Moving to New York City in 1963, Payne made appearances on The Tonight Show with Johnny Carson, The Merv Griffin Show and The Dick Cavette Show. In 1964, Payne joined the Four Tops, Billy Eckstine, and Nipsey Russell on the Quincy Jones Tour. Payne was understudy for Leslie Uggams in Broadway’s Hallelujah Baby! in 1967; she also performed in the Equity Theatre production of Lost in the Stars. Stardom for Payne began when she signed with Invictus Records, a label run by her old Detroit friends Brian Holland, Edward Holland, Jr., and Lamont Dozier (formerly of Motown) in 1969. Payne’s smash single Band of Gold, released in 1970, was ranked #1 in the United Kingdom and #3 in the United States; it was her first gold record. Payne’s other hits included Deeper and Deeper, You Brought Me Joy, and the anti-war, Bring the Boys Home.

As her star kept rising, Payne began appearing in television specials and touring the United Kingdom, Germany, and Japan. Although she left Invictus in 1973, date Payne continued recording, pressing twenty-one albums, including several remakes of Band of Gold.
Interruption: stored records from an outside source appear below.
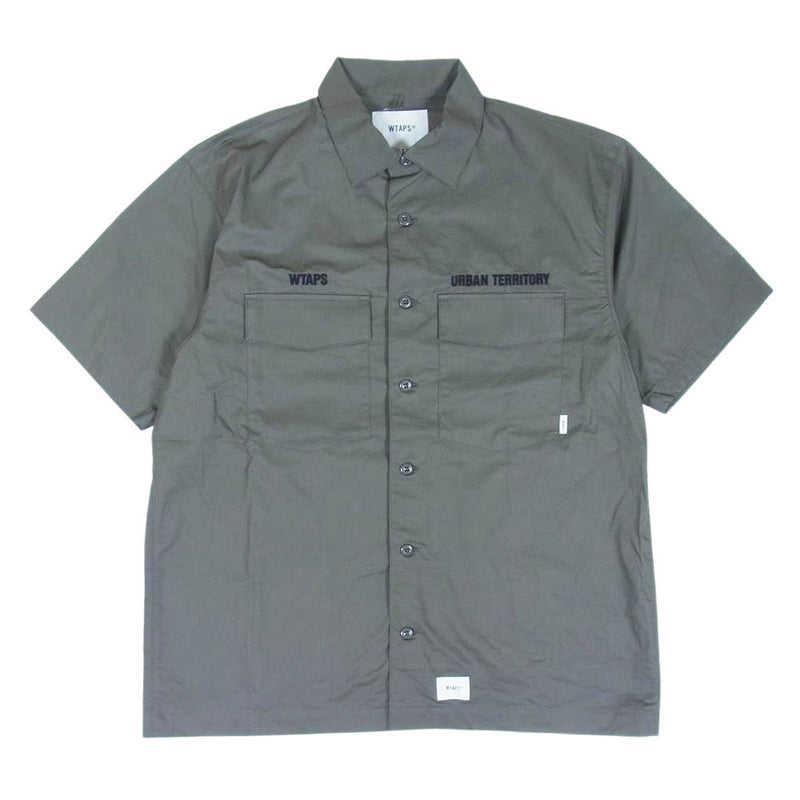 WTAPS 22SS BUDS SS COTTON TWILL ダブルタップス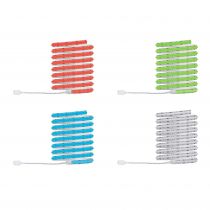 Kit de Strips COB SimpLED 3m RGB 22W 230/12V DC Blanc Métal (78864)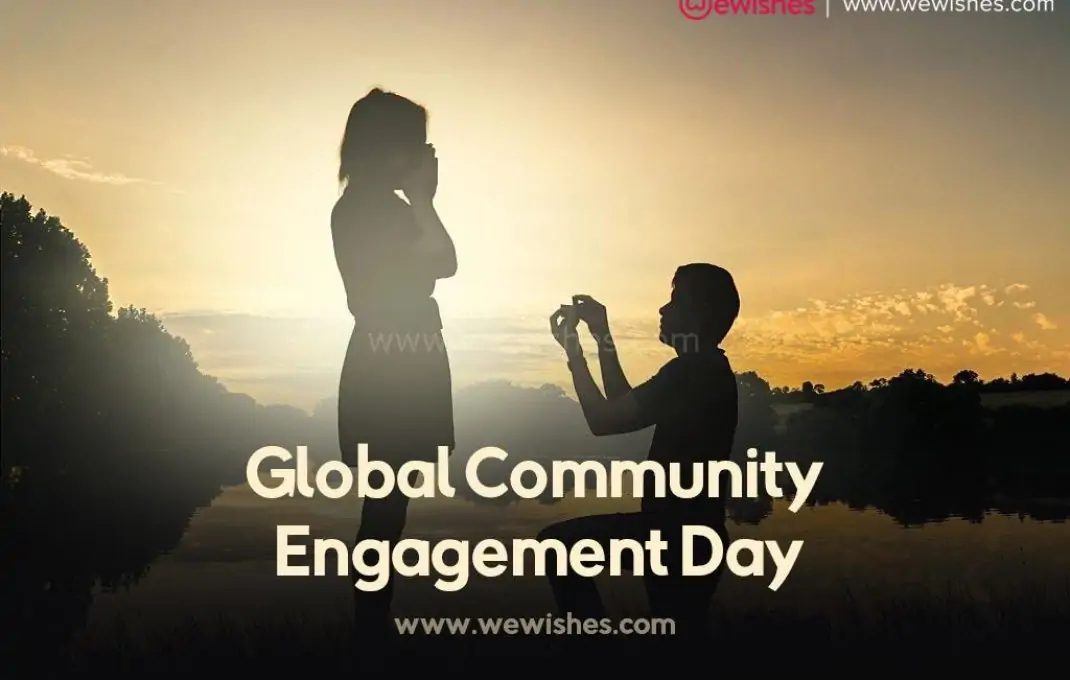 Global Community Engagement Day (2025), Wishes, Quotes, Greetings, Posters to Share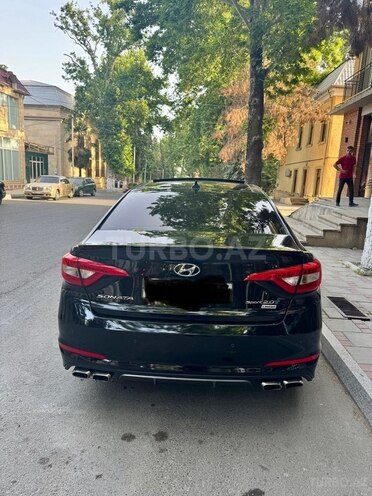Hyundai Sonata 2015, 89,000 km - 2.0 l - Göyçay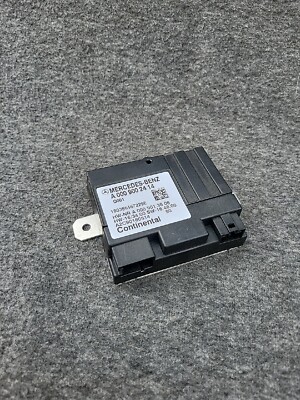 Mercedes S C GLC A E W222 W253 Kraftstoffpumpensteuergerät Steuergerät A0009002414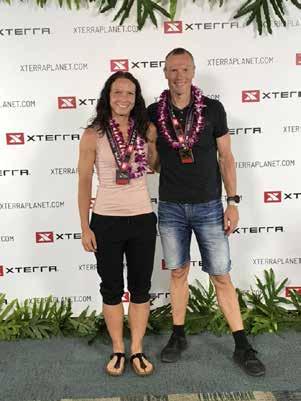 Dagbog fra Hawaii >> Uddrag fra Janni Spangsbergs dagbog Janni Spangsberg kvalificerede sig til XTERRA verdensmesterskaberne på Hawaii ved at vinde sin aldersgruppe i XTERRA Norefjell i starten af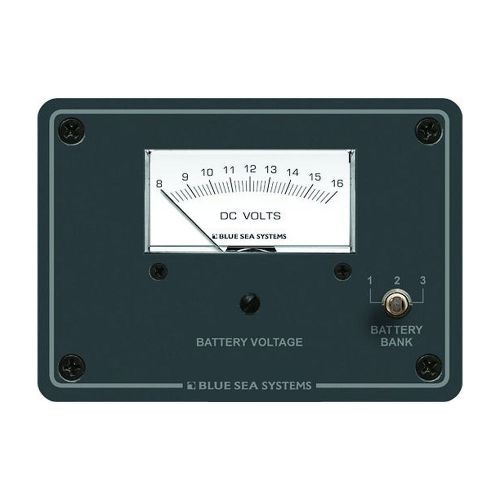 Blue sea 3 bank analog voltage monitor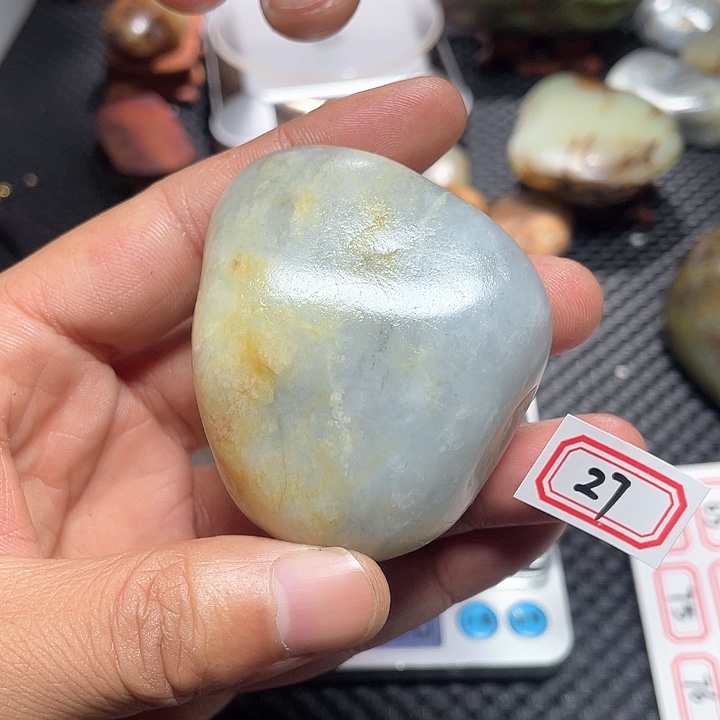 未镶嵌和田玉挂件27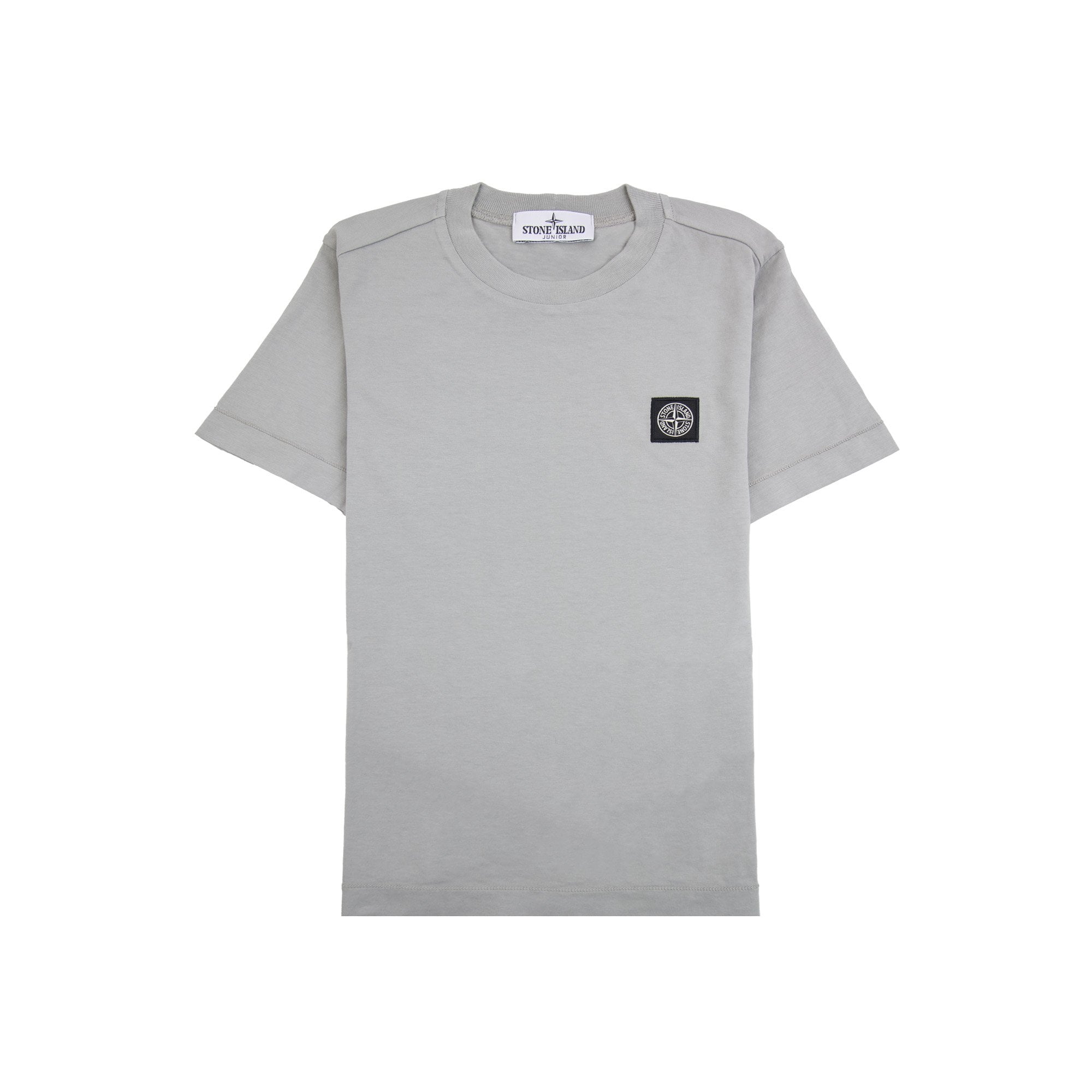 Stone Island Junior Chest Patch T/s Dust Grey V0064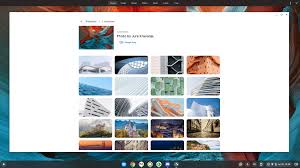 the new chromebook wallpaper experience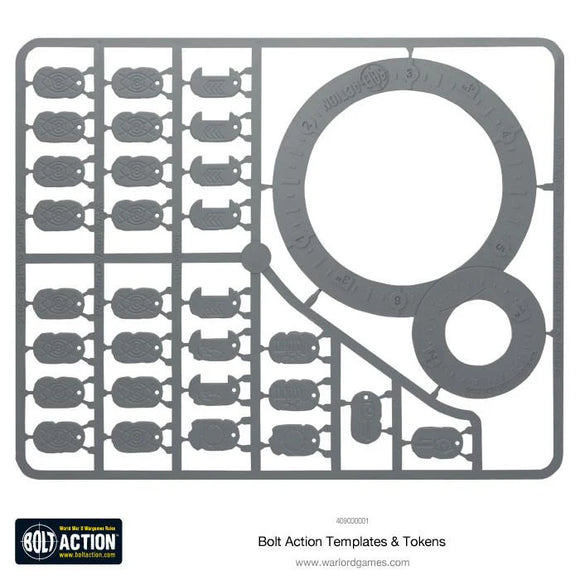 Bolt Action Templates 20% Off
In 1974, Payne made the cover of Jet magazine after she was dubbed a Dame of Malta, by the Knights of Malta and the Sovereign Military, and Hospital Order of St. John of Jerusalem by the Prince of Rumania. Payne hosted Today’s Black Woman, a talk show, in 1980 and 1981, before joining the cast of Duke Ellington’s Sophisticated Ladies in 1982. Payne also starred in productions of Ain’t Misbehavin’ with Della Reese, The Blues in the Night, Jellies Last Jam with Gregory Hines and Savion Glover in the 1990s. Payne’s film appearances include: Private Obsession in 1995; Sprung in 1997; Ragdoll in 1999; The Nutty Professor II: The Klumps in 2000; and Fire and Ice in 2001.

Returning to her jazz roots, Payne later toured with Darlene Love in a critically acclaimed revue entitled Love and Payne.